Marine Biology Station celebrates 50th anniversary
Piran, 10 October - Slovenia's only institution studying the sea and monitoring its quality is celebrating is 50th anniversary, with the festivities culminating with tonight's ceremony in the coastal town of Portorož.
The Piran Marine Biology Station was set up as an independent research centre of the University of Ljubljana's Institute of Biology, the main public research institution for natural sciences in the country.
Its main mission is studying the biodiversity of the Slovenian part of the Adriatic Sea, while it is also engaged in a number of other projects.

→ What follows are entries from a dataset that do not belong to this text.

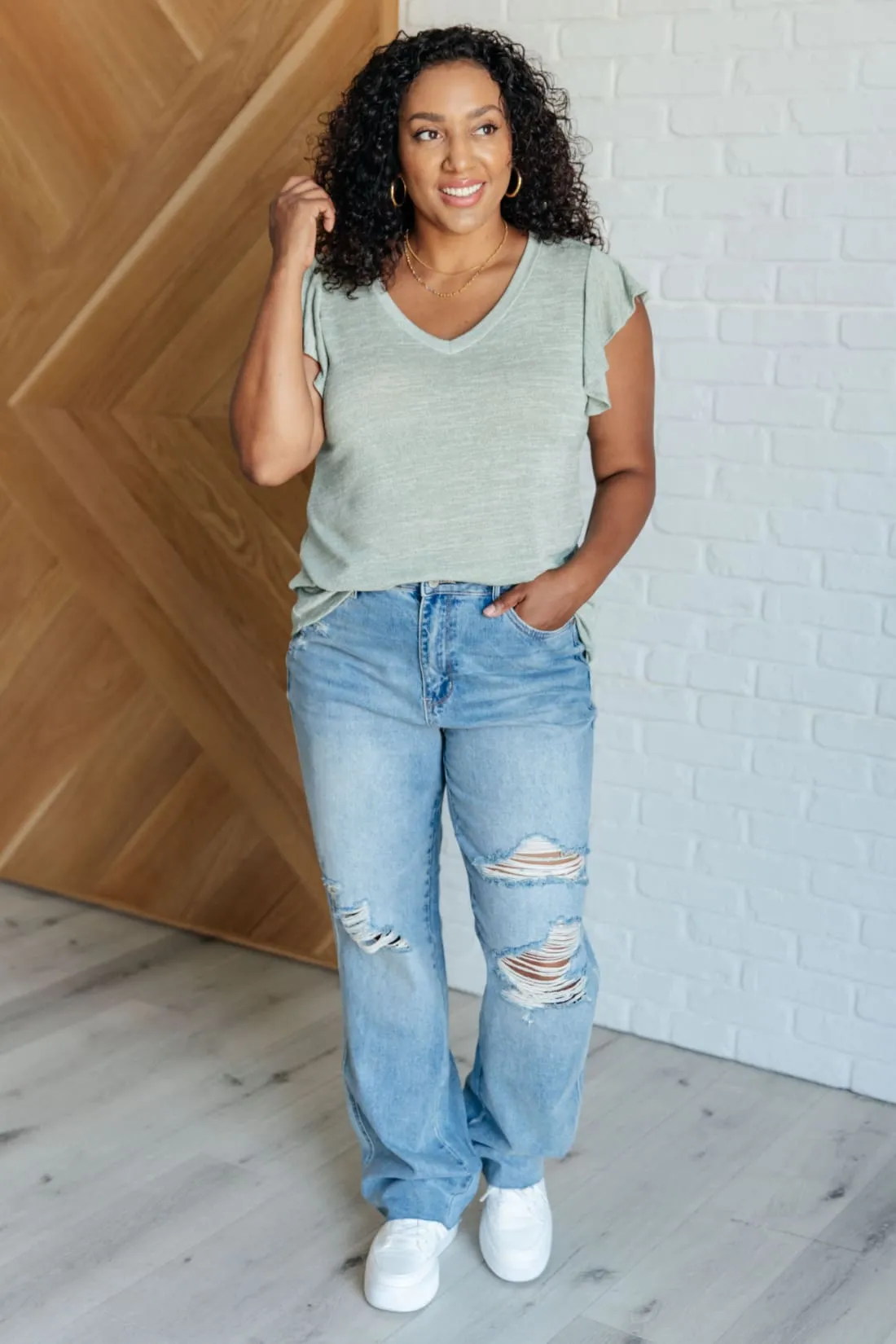 Effortless Flutter Sleeve Top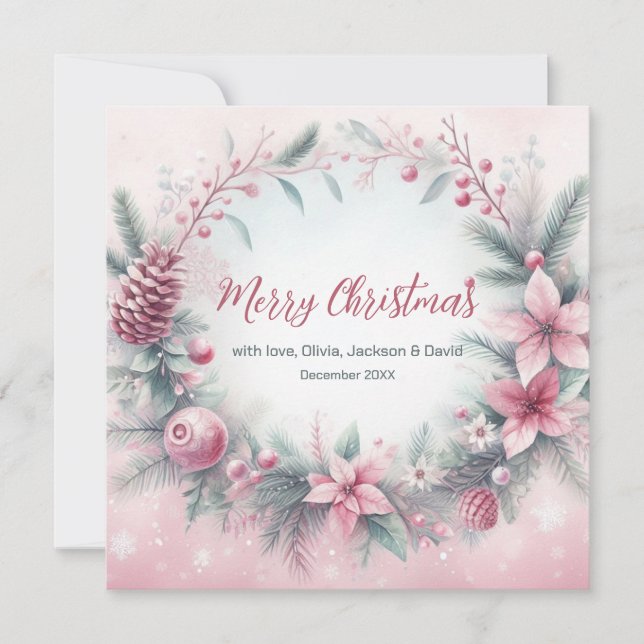 Pink Winter Frame Christmas  Holiday Card (Front)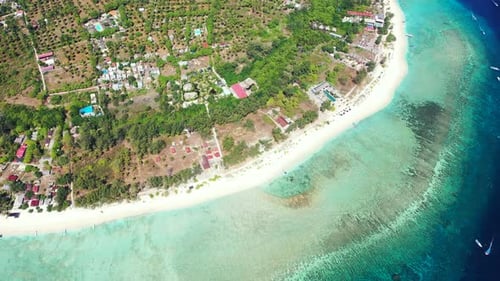 Tropical drone abstract view of a white sandy paradise beach and aqua blue ocean background in color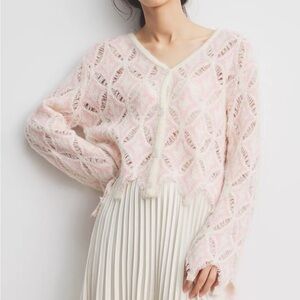 Elegant Pink Knit Sweater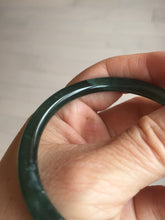 Load image into Gallery viewer, 54mm Certified Type A 100% Natural dark green/blue/gray Guatemala slim round cut Jadeite bangle PC184-0790
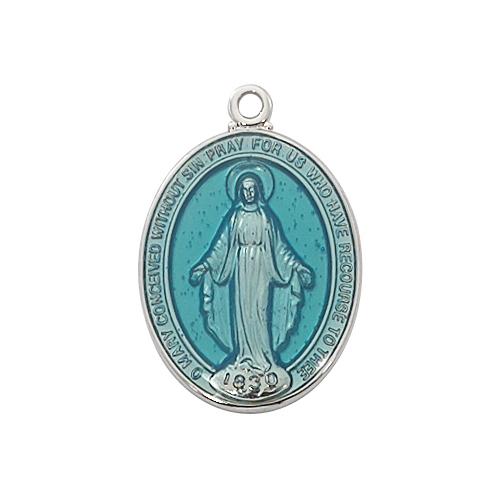 Sterling Silver Blue Miraculous Medal Chain and Box (Style: L752)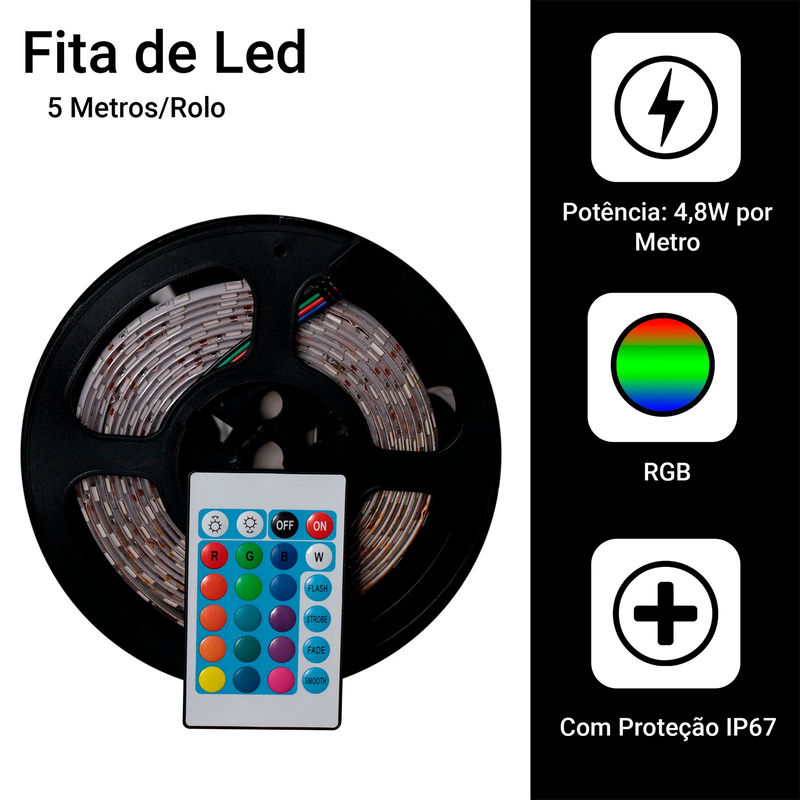 Fita LED Adesiva RGB Inteligente com Sensor de Som USB Bluetooth 5M
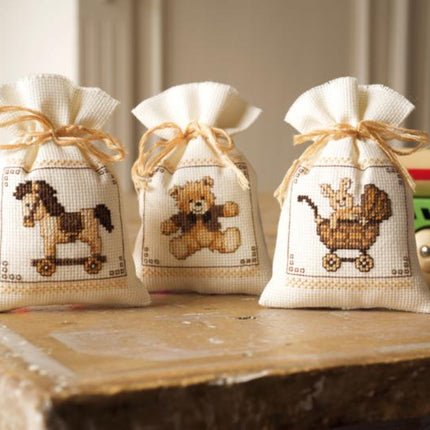 DIY Counted Cross Stitch Kit "Bag kit Toys set of 3"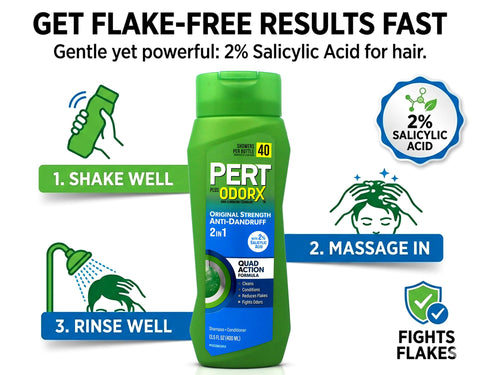 Pert Anti-Dandruff 2 in 1 Shampoo and Conditioner - Advanced Shampoo Conditioner with 2 Percent Salicylic Acid - Dandruff Shampoo with Zinc - 13.5 oz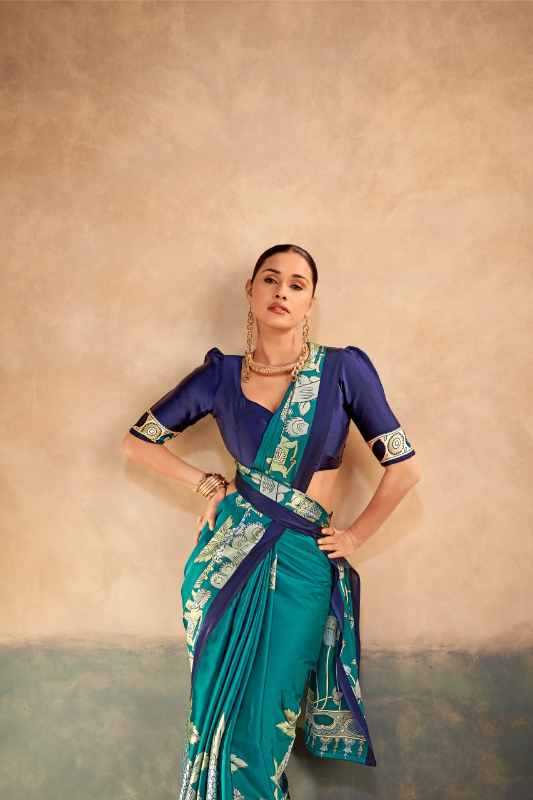 Satin Silk Designer Saree in Black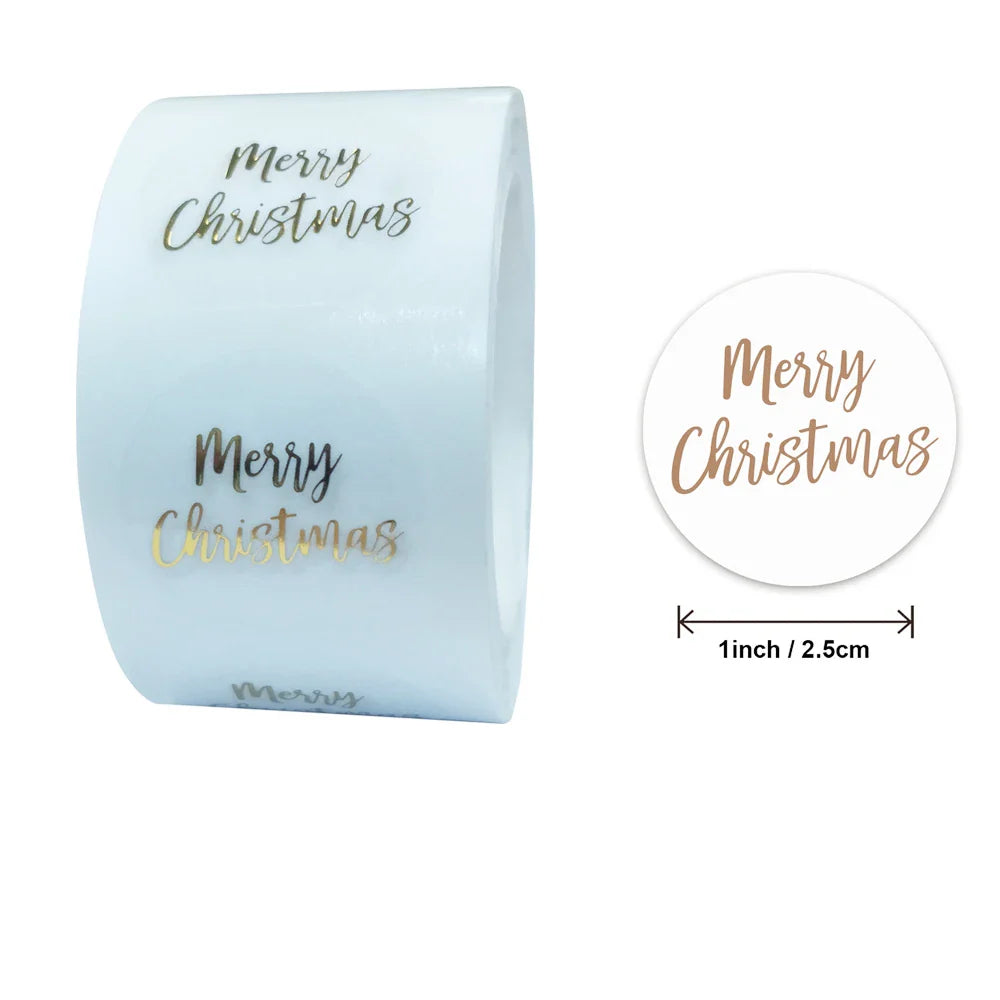 100-500pcs Round Clear Merry Christmas Stickers Thank You Card Box Package Label Sealing Stickers Wedding Decor Stationery (ONLINE ORDER ONLY)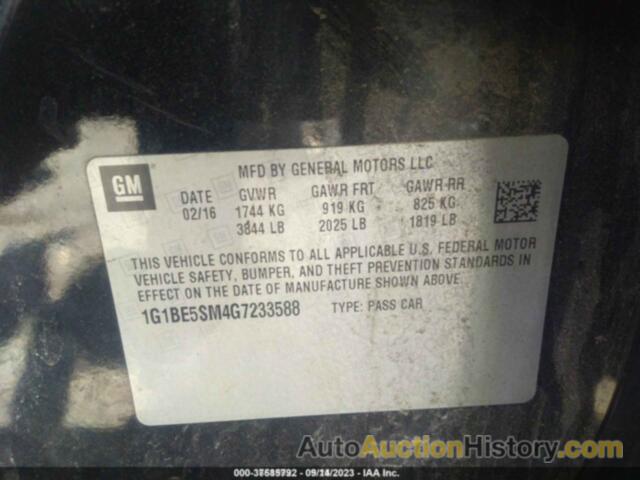 CHEVROLET CRUZE LT AUTO, 1G1BE5SM4G7233588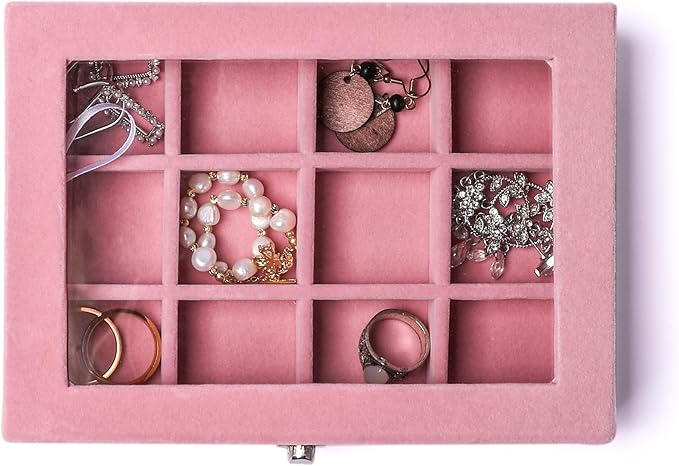 Frebeauty Jewelry Organizer Tray with Clear Lid,12 Grid Velvet Drawer Insert Jewelry Storage Box with Transparent lid Jewelry Display Case Store Showcase Jewelry Box Gift for Women(Pink,12 Grid)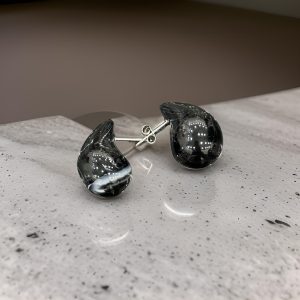 BLACK MARBLE LOOK TEAR DROP EARRINGS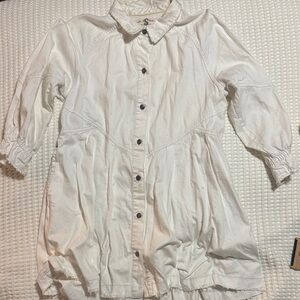 We The Free White Button-Front Shirt Jacket
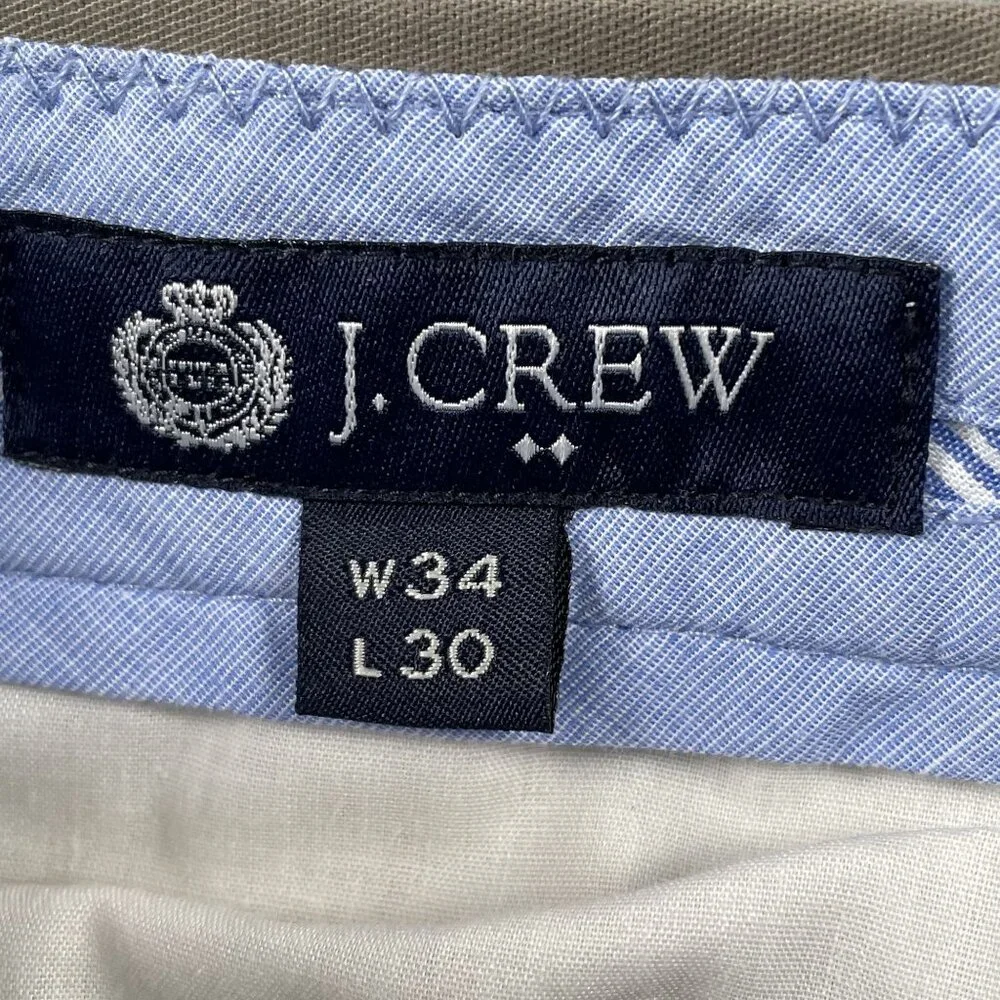 J.Crew Dress Pants Mens 34x30 Tan 100% Cotton Trousers - Picture 3 of 7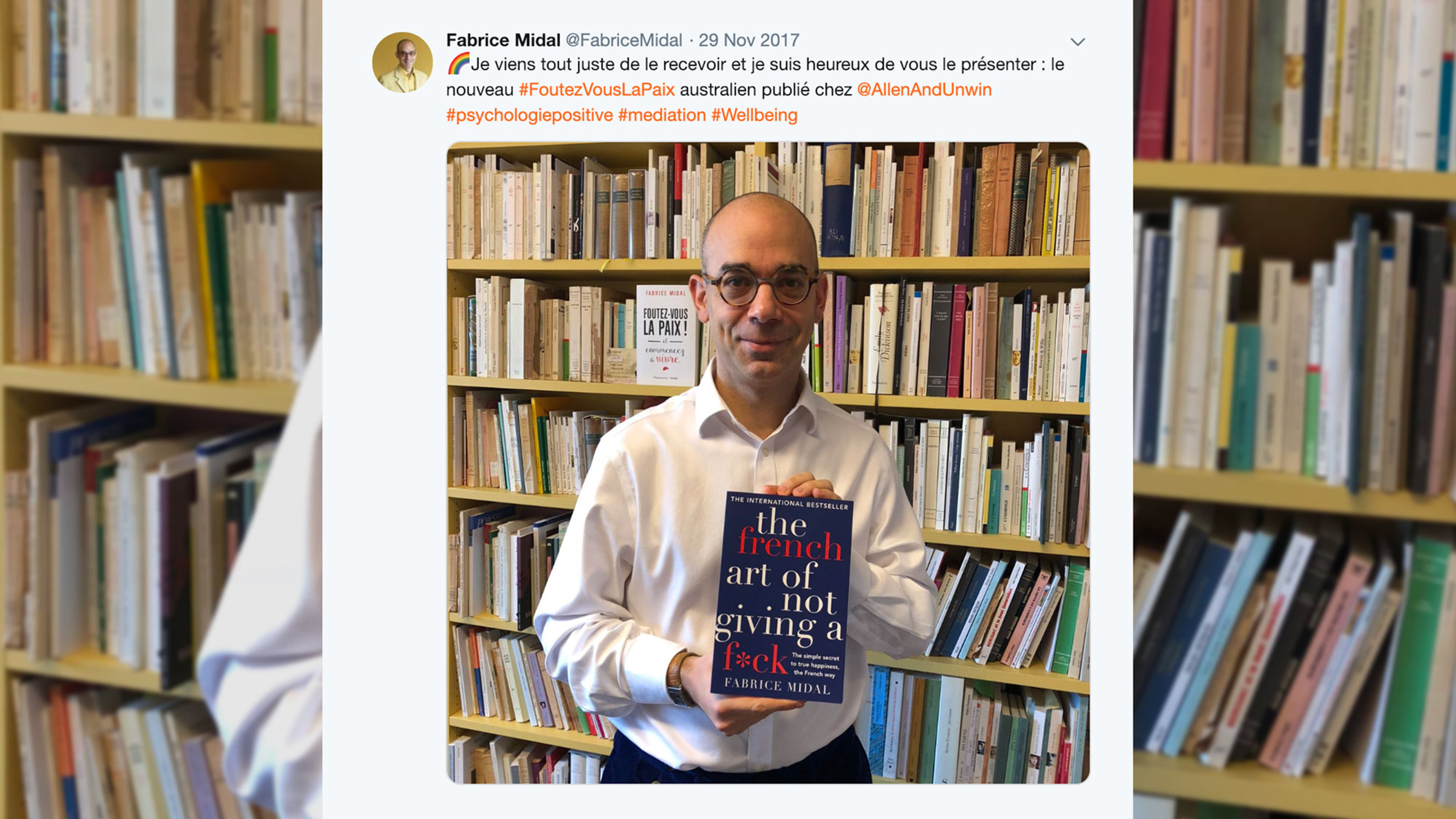 A Twitter post of Fabrice Midal posing with his book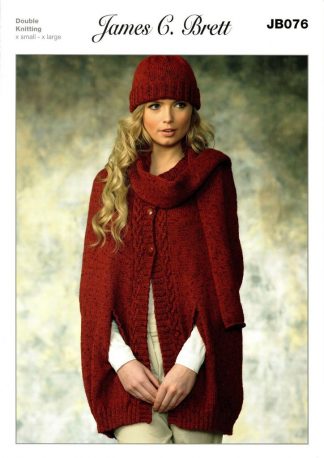 JB076 Cape Hat & Scarf by James C Brett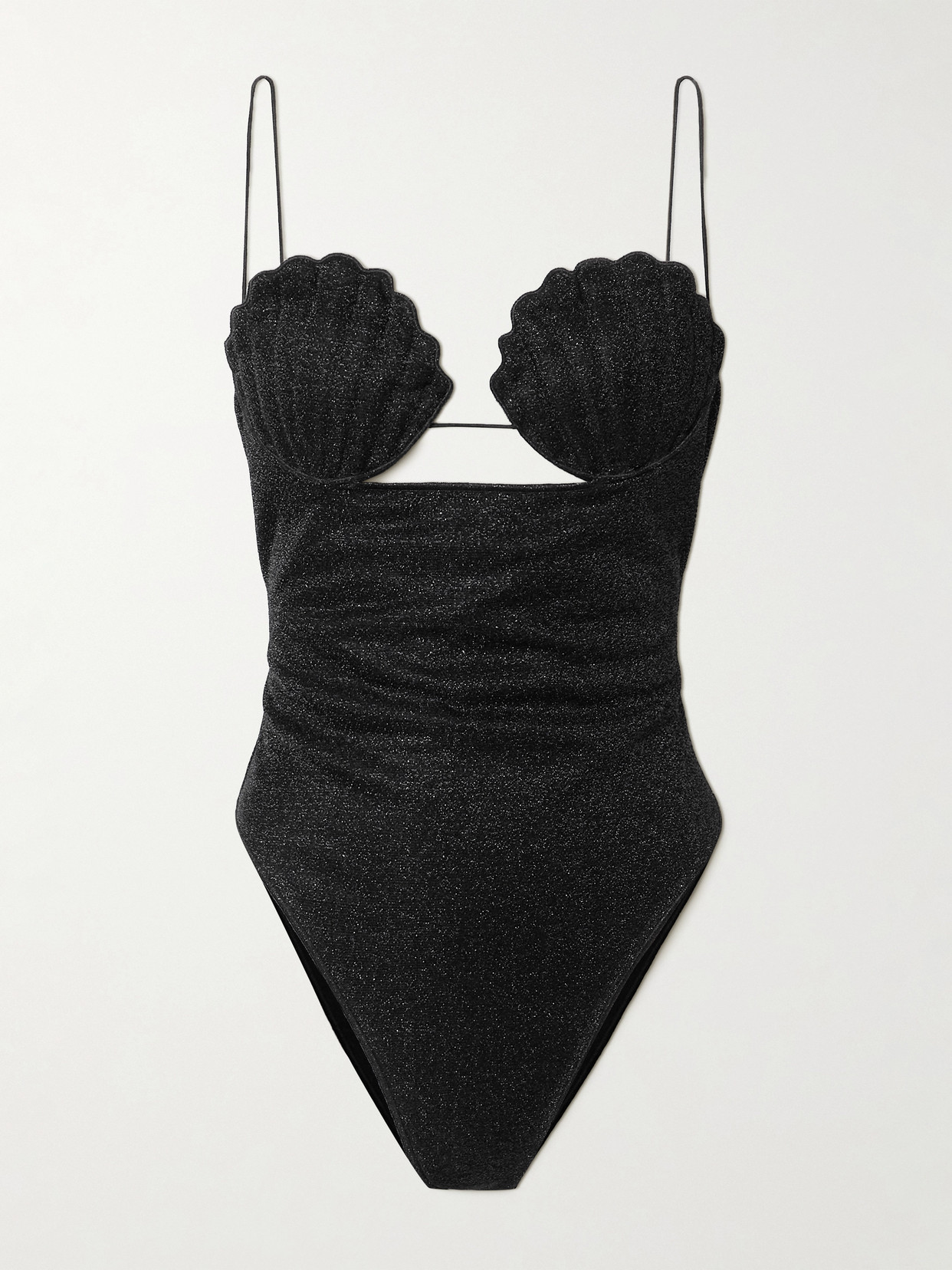 Oseree Lumière Shell Cutout Lurex Swimsuit In Black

Sea research and the institution itself are very important from various aspects, says the Marine Biology Station's head Patricija Mozetič.
"If we look at the globe, how it's covered in oceans and seas, we see there's no other way than to have a centre focused exclusively on marine research," she said at a recent talk about the institution in Ljubljana.
She believes this is important even for a country like Slovenia which does not have a lot of sea.
Mozetič said that even landlocked countries, such as Austria and Switzerland, had departments at universities which focused on maritime studies.
The Piran Marine Biology Station was first located in Portorož, then after a decade moved to thoroughly renovated premises of a former soap factory nearby.
In 2004-2006, it moved to a new building at the same location in the area of Piran, getting modern laboratories and a wonderful view of the Piran Bay.
Since 1971, when it had only eleven employees, the number of staff has grown to 37, the majority of whom are still biologists, while the scope of its research has also been changing, said Mozetič.
The research centre initially focused on documenting the flora and fauna of the Slovenian territorial waters.
Then, in collaboration with fish processing company Delamaris, it started monitoring commercially interesting fish in the north of the Adriatic Sea for a while.
Over the years, research has diversified in line with the specialisation of researchers and other trends at home and abroad.